In 2001, Reliance exited from L&T by selling its stake to K.M. Birla’s Grasim industries, and for the first time, Dhirubhai lost a business battle.
Now, Birla had eyes on the cement division L&T had! His Grasim was neck to neck in competition with L&T Cement.
To save the company, Naik brought the synergies of all the employees and
asked them to become the owners of the company. So, the L&T’s
employee trust was formed. After months of negotiations and discussions,
In 2003 Birla agreed to exit its stake in L&T and it was sold to
the employee trust.
In return, Birla received L&T cement division and this way Ultratech Cement was born.
Part 2......
How the same L&T did a Hostile Takeover to Mindtree
In a normal scenario, when a company tries to acquire another, it can offer to gain control if it owns a 25 percent stake of the company it is trying to acquire. However, L&T did not own 25 percent ownership of the company. So, L&T used a loophole in the Securities and Exchange Board of India's (SEBI’s) Takeover Code.
As per this, those with a 25% stake or more cannot take over a company unless they make an open offer to acquire the shares and make a public announcement. However, the code also states whether or not one holds shares or voting rights, one cannot take control of the company unless a public announcement of an open offer to acquire those shares is made.
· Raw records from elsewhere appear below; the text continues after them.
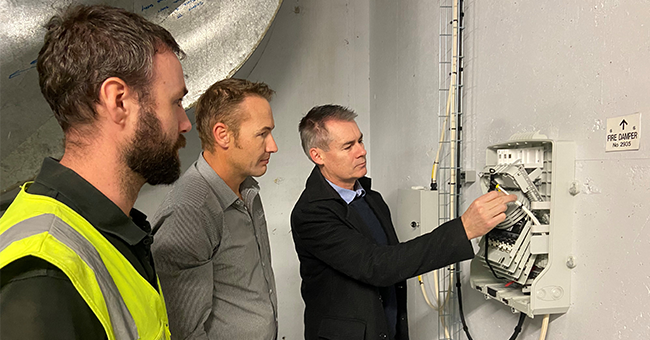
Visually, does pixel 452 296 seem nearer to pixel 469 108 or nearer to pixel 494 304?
pixel 494 304

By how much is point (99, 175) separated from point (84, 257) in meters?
0.15

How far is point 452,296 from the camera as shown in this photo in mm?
1375

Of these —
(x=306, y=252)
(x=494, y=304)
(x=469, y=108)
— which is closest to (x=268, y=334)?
(x=306, y=252)

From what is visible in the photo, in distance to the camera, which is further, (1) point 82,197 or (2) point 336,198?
(2) point 336,198

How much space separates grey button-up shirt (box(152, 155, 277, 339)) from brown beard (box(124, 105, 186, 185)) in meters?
0.27

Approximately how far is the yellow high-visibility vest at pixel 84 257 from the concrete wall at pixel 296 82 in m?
1.56

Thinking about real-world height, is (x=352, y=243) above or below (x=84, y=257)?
below

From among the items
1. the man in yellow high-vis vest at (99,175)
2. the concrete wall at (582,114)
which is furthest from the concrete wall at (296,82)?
the man in yellow high-vis vest at (99,175)

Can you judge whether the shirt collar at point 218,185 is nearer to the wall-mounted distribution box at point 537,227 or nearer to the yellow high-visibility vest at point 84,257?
the yellow high-visibility vest at point 84,257

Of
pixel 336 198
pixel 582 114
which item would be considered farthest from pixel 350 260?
pixel 582 114

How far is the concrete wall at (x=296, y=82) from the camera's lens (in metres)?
2.11

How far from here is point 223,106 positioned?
111 cm

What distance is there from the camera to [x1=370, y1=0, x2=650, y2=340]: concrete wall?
71 cm

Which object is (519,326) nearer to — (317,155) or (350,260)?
(350,260)
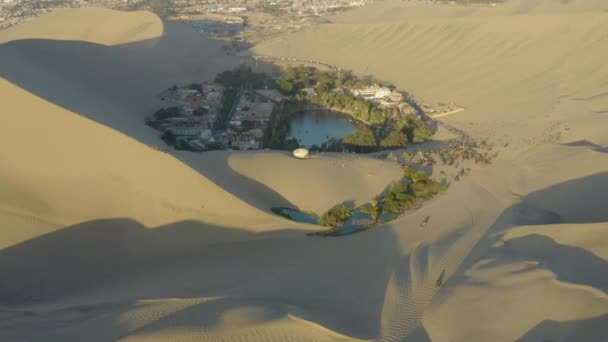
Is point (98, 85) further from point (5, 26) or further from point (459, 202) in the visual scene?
point (5, 26)

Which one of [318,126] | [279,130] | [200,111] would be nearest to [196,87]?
[200,111]

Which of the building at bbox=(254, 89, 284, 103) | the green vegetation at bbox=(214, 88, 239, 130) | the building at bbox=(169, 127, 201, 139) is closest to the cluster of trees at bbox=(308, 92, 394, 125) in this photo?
the building at bbox=(254, 89, 284, 103)

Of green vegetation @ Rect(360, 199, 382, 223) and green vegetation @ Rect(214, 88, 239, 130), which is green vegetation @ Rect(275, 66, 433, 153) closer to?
green vegetation @ Rect(214, 88, 239, 130)

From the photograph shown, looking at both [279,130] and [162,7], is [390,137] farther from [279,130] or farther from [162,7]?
[162,7]

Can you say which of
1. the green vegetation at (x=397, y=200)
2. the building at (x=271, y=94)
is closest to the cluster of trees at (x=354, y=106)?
the building at (x=271, y=94)

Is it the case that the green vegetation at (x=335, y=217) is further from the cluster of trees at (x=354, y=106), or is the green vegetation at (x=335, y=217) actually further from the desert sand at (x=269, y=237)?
the cluster of trees at (x=354, y=106)

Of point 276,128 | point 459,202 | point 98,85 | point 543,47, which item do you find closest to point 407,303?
point 459,202
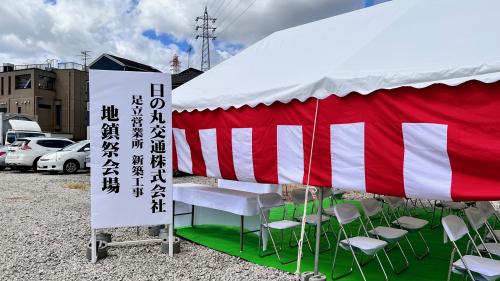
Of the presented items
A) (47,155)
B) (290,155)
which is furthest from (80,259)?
(47,155)

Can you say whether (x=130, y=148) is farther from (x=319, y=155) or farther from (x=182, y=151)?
(x=319, y=155)

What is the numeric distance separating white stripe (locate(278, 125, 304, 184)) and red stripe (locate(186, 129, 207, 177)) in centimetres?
130

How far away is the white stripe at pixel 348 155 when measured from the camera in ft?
11.4

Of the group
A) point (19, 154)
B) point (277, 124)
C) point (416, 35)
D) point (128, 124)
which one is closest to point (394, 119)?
point (416, 35)

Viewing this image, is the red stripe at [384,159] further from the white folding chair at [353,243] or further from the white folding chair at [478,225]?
the white folding chair at [478,225]

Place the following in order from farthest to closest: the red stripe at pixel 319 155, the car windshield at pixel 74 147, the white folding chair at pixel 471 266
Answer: the car windshield at pixel 74 147 → the red stripe at pixel 319 155 → the white folding chair at pixel 471 266

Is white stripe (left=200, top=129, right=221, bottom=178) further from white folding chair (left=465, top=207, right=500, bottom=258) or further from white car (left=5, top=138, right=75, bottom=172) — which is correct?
white car (left=5, top=138, right=75, bottom=172)

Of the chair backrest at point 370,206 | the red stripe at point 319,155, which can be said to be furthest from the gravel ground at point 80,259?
the chair backrest at point 370,206

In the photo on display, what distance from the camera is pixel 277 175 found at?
419 centimetres

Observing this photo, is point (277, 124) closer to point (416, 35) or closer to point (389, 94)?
point (389, 94)

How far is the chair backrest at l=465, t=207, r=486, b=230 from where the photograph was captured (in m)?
4.16

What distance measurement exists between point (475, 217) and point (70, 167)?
1361 cm

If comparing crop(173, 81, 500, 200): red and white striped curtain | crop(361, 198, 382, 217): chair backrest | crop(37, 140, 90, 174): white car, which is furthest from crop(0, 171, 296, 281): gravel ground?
crop(37, 140, 90, 174): white car

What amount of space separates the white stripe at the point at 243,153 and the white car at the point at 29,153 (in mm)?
13062
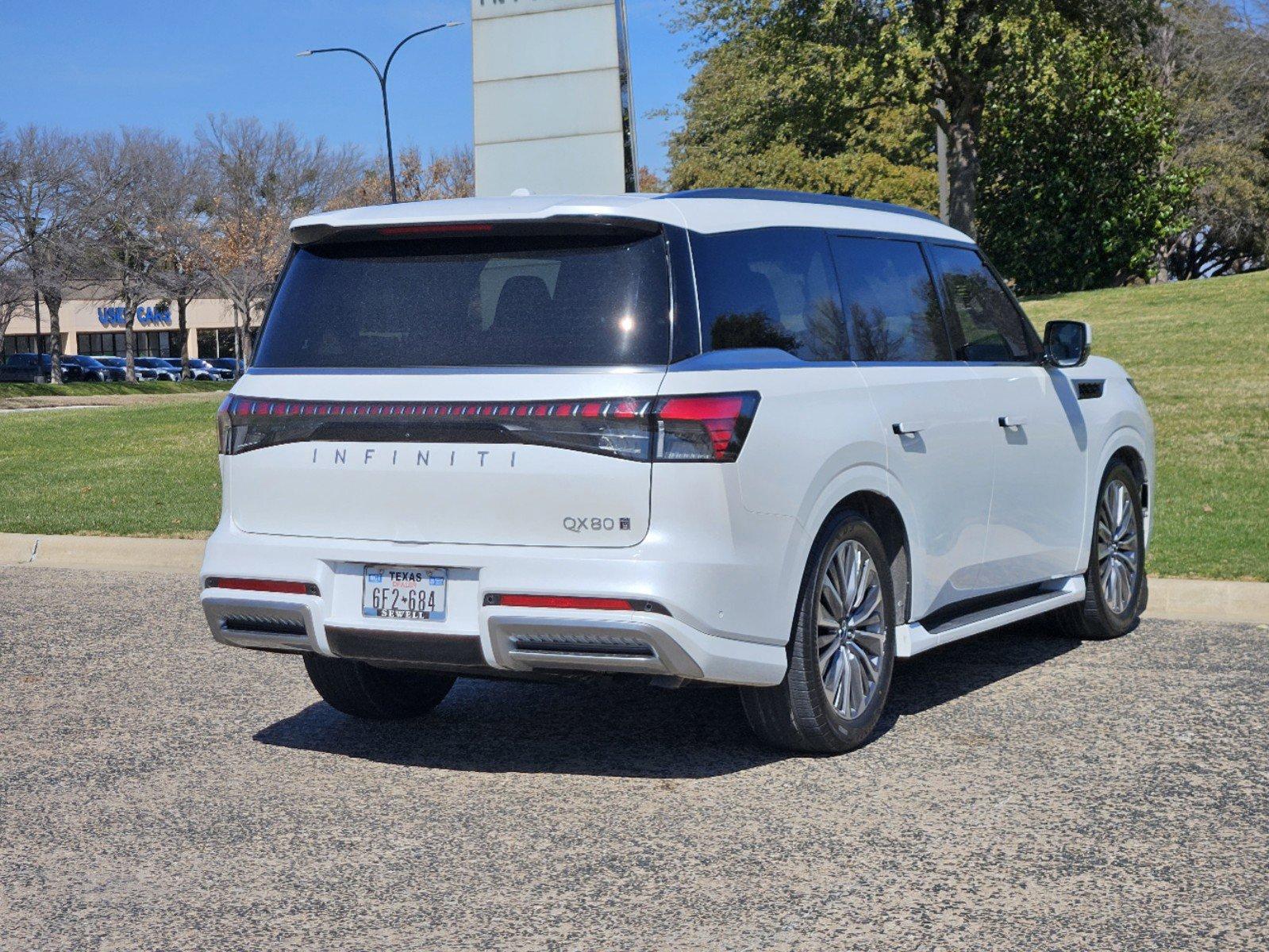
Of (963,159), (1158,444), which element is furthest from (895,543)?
(963,159)

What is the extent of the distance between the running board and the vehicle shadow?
0.36m

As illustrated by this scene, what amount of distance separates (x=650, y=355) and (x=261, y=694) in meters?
2.97

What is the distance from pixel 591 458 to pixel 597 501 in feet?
0.45

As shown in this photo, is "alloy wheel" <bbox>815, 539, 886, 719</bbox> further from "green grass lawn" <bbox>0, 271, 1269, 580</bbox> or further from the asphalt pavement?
"green grass lawn" <bbox>0, 271, 1269, 580</bbox>

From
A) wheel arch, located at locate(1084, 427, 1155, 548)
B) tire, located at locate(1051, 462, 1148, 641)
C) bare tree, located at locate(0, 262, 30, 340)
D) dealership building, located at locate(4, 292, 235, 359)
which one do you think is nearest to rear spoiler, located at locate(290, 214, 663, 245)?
wheel arch, located at locate(1084, 427, 1155, 548)

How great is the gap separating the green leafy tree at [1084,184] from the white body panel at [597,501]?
88.2 feet

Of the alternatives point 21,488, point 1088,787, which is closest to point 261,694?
point 1088,787

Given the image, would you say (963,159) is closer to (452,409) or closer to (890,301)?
(890,301)

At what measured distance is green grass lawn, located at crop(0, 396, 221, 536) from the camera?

What this means is that using both these sections allows L&T to make an open offer, without having to own 25% shares in Mindtree.
With this takeover, L&T reportedly aims to acquire Mindtree. It has bought a 20.3% stake from Siddhartha and has placed an order with its broker for an on-market purchase of up to 15% of share capital.
V. G. Siddhartha, the non-executive director of Mindtree and the founder-promoter of Coffee Day Enterprises (“CDE”) held individually and through his companies, 20 % shares in Mindtree, whereas the promoters of the target company collectively held only 13.32 % shares in the company. Since Siddhartha and his company were burdened with debt and urgently needed to liquidate his holdings in Mindtree, Siddhartha asked L&T to acquire their shares. By acquiring Siddhartha’s shares in 2019 at the rate of Rs. 981/- per share, L&T’s shareholding in the target company far exceeded that of the promoters. L&T then made an open offer for the purchase of 31% shares.
When the matter was under consideration by SEBI, L&T managed to acquire shares from the secondary market via open market purchases through which its stake reached 28.9%, and eventually, it received SEBI’s approval.
Despite opposition from Mindtree’s promoters, L&T managed to get enough public shareholders of the software company to tender their shares at ₹980 apiece and complete the open offer two days before its closing date of 28 June.